:: Seitenauszug ::
....

Von der neuen Mitfahr-Bank in Stuttgart-Kaltental aus kommen tatsächlich Gratisfahrten auf den Hügel zustande. Wir haben es ausprobiert.
Die drei in ihr Gespräch vertieften Frauen scheinen dem kleinen Holzverschlag auf der rechten Straßenseite keine Beachtung zu schenken, geschweige denn, dass sie wegen ihm ihre Lebensmittel-Logistik ändern würden: Sie ziehen ihre vollen Einkaufswagen die Schwarzwaldstraße in Kaltental hoch und legen wenige Schritte weiter an der evangelischen Thomaskirche eine Verschnaufpause ein.
Hätten sie fünf Minuten am Holzverschlag am unteren Ende der Straße, den ein Schild als „Mitfahr-Bank“ ausweist, gewartet, wären die drei Frauen möglicherweise in den Genuss einer kostenlosen Mitfahrgelegenheit den Hügel hinauf gekommen. Denn zumindest der Verfasster dieser Zeilen hätte in einem Auto der Marke Honda Jazz mitfahren dürfen: „Wollet se mit?“, wurde er vom Fahrer gefragt, einem freundlichen Mann in den Sechzigern, der sagt, dass er dieser Tage bereits zwei ältere Damen den Hügel hinauf kutschiert habe. Die Idee mit der Mitfahr-Bank findet er gut, Gefahren von Mitfahrern fürchtet er nicht, denn „man guckt sich die Leute vorher an“. Früher sei er selber viel getrampt, sagt der Mann, „bis nach Italien“.

....

Gib aus dem Text über die Mitfahr-Bank den Abschnitt von „Die drei in“ bis „eine Verschnaufpause ein.“ wortwörtlich wieder. Die Auflistung hat hiermit nichts zu tun.

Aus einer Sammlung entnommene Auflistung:
....

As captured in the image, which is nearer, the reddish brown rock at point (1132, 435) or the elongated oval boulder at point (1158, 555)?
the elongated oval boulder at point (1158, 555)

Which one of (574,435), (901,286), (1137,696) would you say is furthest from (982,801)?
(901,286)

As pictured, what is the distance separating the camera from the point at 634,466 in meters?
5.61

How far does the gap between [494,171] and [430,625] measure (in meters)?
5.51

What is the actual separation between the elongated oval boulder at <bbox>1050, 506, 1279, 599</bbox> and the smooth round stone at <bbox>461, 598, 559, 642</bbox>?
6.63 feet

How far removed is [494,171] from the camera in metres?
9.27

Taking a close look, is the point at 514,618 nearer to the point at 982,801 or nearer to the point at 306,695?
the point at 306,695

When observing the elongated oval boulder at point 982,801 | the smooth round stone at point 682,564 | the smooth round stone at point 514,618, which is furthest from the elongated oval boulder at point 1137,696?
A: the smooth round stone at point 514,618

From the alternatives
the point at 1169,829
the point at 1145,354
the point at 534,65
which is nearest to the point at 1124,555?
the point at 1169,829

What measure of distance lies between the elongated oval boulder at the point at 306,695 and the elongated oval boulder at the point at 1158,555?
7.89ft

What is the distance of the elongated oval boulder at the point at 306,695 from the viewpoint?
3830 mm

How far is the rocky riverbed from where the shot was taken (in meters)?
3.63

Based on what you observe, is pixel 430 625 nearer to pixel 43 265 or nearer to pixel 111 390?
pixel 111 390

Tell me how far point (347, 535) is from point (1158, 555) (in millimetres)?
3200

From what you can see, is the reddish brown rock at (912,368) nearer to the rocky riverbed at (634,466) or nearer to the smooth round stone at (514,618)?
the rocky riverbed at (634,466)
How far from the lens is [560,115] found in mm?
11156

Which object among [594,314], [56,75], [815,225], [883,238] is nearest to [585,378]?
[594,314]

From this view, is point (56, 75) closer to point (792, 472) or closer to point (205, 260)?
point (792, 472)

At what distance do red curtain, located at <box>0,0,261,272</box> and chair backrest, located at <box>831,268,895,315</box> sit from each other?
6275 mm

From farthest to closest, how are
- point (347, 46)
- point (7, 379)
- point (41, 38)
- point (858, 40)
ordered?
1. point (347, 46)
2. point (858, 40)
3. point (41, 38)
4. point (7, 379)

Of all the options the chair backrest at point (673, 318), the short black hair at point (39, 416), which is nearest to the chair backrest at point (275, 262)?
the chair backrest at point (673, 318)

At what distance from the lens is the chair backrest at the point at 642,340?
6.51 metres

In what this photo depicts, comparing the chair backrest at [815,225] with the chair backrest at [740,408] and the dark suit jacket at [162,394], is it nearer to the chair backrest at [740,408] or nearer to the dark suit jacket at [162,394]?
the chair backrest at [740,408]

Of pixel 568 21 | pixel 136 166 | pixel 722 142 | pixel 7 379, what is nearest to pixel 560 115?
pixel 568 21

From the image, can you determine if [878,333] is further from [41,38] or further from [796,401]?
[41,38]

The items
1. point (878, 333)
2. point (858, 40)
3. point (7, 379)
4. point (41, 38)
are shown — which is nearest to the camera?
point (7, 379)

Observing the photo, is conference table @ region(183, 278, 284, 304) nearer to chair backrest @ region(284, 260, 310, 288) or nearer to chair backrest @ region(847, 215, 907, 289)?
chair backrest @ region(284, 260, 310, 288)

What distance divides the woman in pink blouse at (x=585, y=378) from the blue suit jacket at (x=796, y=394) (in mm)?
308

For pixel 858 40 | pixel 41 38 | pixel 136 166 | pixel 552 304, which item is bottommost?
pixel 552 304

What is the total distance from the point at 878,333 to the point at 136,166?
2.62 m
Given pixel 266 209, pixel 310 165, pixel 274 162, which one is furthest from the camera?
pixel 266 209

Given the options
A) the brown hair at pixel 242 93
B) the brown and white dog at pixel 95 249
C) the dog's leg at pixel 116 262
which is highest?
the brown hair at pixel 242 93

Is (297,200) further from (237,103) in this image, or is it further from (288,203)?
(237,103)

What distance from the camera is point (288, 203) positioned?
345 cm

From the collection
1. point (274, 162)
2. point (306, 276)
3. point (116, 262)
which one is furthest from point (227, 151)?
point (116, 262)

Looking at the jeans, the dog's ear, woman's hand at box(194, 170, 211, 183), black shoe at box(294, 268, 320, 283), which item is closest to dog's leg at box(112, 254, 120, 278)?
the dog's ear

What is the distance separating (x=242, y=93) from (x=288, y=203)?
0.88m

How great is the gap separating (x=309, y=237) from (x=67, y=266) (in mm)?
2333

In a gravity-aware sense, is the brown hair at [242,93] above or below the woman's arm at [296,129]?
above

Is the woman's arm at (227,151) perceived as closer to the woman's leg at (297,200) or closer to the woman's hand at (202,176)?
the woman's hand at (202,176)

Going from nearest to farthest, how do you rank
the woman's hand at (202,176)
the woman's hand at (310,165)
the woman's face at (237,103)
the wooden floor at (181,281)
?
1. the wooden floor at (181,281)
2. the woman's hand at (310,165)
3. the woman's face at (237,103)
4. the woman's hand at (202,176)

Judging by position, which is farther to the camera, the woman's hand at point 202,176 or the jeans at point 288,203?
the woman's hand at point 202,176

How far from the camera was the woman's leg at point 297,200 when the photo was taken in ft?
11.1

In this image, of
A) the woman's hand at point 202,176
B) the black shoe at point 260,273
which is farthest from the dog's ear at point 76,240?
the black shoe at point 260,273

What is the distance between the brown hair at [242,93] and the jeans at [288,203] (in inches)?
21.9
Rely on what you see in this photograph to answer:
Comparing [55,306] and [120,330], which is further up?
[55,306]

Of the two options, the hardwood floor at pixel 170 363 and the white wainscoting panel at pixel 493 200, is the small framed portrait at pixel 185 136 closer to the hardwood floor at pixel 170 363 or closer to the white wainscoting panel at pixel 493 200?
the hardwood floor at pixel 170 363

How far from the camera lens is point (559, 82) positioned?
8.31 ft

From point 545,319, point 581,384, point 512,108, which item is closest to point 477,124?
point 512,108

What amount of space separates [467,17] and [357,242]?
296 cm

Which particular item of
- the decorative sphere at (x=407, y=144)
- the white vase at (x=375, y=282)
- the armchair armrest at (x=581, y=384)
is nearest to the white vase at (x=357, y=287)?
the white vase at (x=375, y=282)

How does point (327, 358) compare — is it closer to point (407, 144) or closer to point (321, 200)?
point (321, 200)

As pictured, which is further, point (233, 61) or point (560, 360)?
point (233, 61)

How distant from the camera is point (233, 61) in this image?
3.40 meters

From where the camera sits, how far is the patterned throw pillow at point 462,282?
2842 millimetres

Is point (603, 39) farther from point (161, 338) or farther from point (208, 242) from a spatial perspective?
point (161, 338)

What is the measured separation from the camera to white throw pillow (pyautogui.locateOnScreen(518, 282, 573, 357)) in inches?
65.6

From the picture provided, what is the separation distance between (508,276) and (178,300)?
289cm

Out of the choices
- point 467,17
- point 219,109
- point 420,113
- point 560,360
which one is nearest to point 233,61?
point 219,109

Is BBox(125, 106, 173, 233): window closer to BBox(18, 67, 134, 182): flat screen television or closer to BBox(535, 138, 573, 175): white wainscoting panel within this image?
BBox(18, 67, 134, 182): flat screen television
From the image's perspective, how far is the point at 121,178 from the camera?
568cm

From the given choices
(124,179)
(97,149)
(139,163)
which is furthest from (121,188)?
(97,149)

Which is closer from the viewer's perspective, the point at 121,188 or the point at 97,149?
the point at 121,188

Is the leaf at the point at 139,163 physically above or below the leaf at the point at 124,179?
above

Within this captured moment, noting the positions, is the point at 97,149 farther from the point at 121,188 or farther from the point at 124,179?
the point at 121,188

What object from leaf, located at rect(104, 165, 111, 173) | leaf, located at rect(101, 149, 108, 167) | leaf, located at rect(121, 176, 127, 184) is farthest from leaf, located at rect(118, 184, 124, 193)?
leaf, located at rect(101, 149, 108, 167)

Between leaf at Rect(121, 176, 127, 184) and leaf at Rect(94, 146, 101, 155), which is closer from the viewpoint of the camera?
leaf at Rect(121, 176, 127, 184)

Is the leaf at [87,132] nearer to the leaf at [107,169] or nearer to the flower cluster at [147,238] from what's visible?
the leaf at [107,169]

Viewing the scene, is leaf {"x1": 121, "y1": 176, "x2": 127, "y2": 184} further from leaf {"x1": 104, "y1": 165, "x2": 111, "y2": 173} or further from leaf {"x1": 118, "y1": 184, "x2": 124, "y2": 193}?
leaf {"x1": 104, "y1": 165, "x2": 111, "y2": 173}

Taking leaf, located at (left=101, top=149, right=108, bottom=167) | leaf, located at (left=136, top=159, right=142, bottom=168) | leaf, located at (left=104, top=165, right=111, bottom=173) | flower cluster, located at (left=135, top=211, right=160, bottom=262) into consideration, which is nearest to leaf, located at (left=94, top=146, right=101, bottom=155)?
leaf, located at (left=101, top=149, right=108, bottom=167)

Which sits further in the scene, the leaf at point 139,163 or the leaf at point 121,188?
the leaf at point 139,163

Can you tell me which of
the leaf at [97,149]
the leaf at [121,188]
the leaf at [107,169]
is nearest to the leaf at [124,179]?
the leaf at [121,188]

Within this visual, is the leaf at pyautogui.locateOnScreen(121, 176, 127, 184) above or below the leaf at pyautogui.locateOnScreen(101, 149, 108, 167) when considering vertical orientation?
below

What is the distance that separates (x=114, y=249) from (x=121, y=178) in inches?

....

:: Schriftliche Antwort ::
Die drei in ihr Gespräch vertieften Frauen scheinen dem kleinen Holzverschlag auf der rechten Straßenseite keine Beachtung zu schenken, geschweige denn, dass sie wegen ihm ihre Lebensmittel-Logistik ändern würden: Sie ziehen ihre vollen Einkaufswagen die Schwarzwaldstraße in Kaltental hoch und legen wenige Schritte weiter an der evangelischen Thomaskirche eine Verschnaufpause ein.